# what kind of treat can a goat not resist



## dixiegal62 (Aug 18, 2007)

Still cant get my goats to come to me. Im ready to stoop to bribery. Is there any treat a goat just cant not resist?


----------



## coondog (May 1, 2007)

Have you tried some bark?


----------



## Cheribelle (Jul 23, 2007)

Oh my goodness. It would be easier to name what they don't like!
I get day old bread at the bread store by the bag full, they love it. 
Apples, marshmellows, leaves, horse treats, corn chips, sweet feed....


----------



## HazyDay (Feb 20, 2007)

MY killer treats! 

Mix:
Whole wheat flour
Alpine chuncks
Cracked corn
flake oatmeal
steal cut oatmeal
3 grain mix
corn bread mix 

add some molsses till it is all one big ball and let sit in a warm oven for 30 mins! I cut it into little pices and then call the girls! They love it!


----------



## HazyDay (Feb 20, 2007)

make sure to cut it before you heat it! or it will become hard and break into a powder!


----------



## Tater'sPa (Jun 27, 2002)

A handful of raisins works real well


----------



## HilltopDaisy (Feb 26, 2003)

Mine all love crackers. I buy a box of Dollar Store "Ritz" type, and even the shy ones come right up to me.


----------



## dixiegal62 (Aug 18, 2007)

Thanks for the ideas Ill give corn chips a try in the morning since I have some of them if they dont work Ill try another


----------



## armeda (Aug 17, 2006)

dumar horse treats - oatmeal raisin
animal crackers
apples


----------



## Idyllwile (Jul 9, 2007)

Banana chips


----------



## Liese (Dec 12, 2005)

Animal crackers!  Great for training on the milk stand.


----------



## goatsareus (Jun 23, 2007)

apples, dates, any sweet fruit. Cut it up bite size, put it in a bowl on the ground for them, then walk away, so they can try the treat to see what it is. Then approach them with the same treat in your hand, so they understand what treat awaits them.


----------



## Alice In TX/MO (May 10, 2002)

Take a lawn chair out to their pen. Read a book for an hour. Thirty minutes if that's all you can spare. Do it every day. Put the treats near to you at first, on things above the ground so they can find them easily. On a table, a stump, something they climb on.

Don't leave any treats out when you leave.

Move treats closer to you each day until they are eating out of your hand.

Edited to add: Be aware of your body language.

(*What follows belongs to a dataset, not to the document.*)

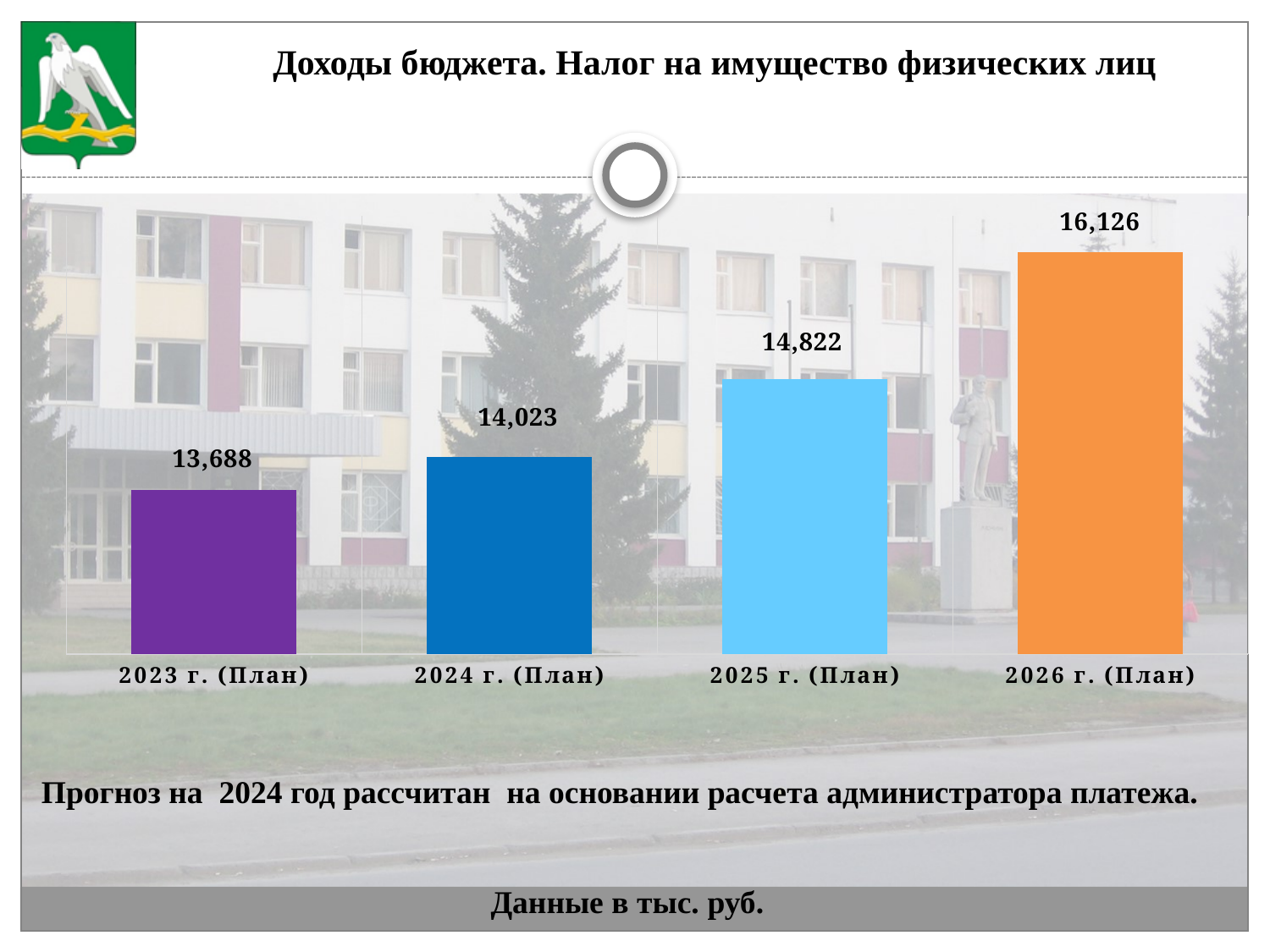
What kind of chart is shown on the slide? Bar chart What is the value for 2023 г. (План)? 13,688 What is the value for 2026 г. (План)? 16,126 How many bars are shown in the chart? 4 Which is larger, the value for 2025 г. (План) or 2024 г. (План)? 2025 г. (План) Do the values rise or fall from 2023 to 2026? Rise Which year has the lowest value? 2023 г. (План) What is the value for 2025 г. (План)? 14,822 What is the difference between the values for 2024 г. (План) and 2023 г. (План)? 335 What is the difference between the values for 2026 г. (План) and 2025 г. (План)? 1,304 In what units are the chart data given, according to the slide? тыс. руб. Which year has the highest value? 2026 г. (План)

If you are looking directly at them and walking toward them with your body stiff, you look like a predator. 

Get low, look meek, don't make eye contact at first.


----------



## DocM (Oct 18, 2006)

I've only found one thing that all of my goats like. Every other thing listed here is liked by a few, but not all (but my goats aren't skittish so maybe your milage may vary, mine are spoiled and picky about snacks). Those berry flavored horse treats sold by Country Supply are a big hit with every goat, they look like broken alfalfa cubes with dried berries.


----------



## 4Hmomwyo (May 7, 2007)

BANANAS!!!! Fresh ones to very ripe ones are THE favorite treat of our Togg---she'll mug you if she sees them. Otherwise, animal crackers are the overall favorite.


----------



## BethW (May 3, 2007)

Rose said:


> Take a lawn chair out to their pen. Read a book for an hour. Thirty minutes if that's all you can spare. Do it every day. Put the treats near to you at first, on things above the ground so they can find them easily. On a table, a stump, something they climb on.


Yep, yep. I spent much of late July reading the final Harry Potter book to my new goaties. I think they really enjoyed it.  

My guys are really picky on treats. They'll spit corn chips out and only 2 of my 3 will eat apples/carrots. Raisins, however, cause a stampede. We do a "raisin run" most nights where they chase me around the yard.

I'm quite sure the neighbors think I'm nuts. :hobbyhors


----------



## fishhead (Jul 19, 2006)

I have a nubian wether that refuses everything but the other wethers love crackers of any sort.


----------



## BackfourtyMI. (Sep 3, 2007)

All of my goats like most any of the snacks everyone here has listed but, I think their most favorite is Grapes. I think they'd do just about anything for them. Seedless green or red!


----------



## AnnaS (Nov 29, 2003)

I was going to post "what I would do" but Rose beat me to it. 

I would do the exact same thing as Rose. I would add, though, that a book is made out of trees and therefore potential goat food.


----------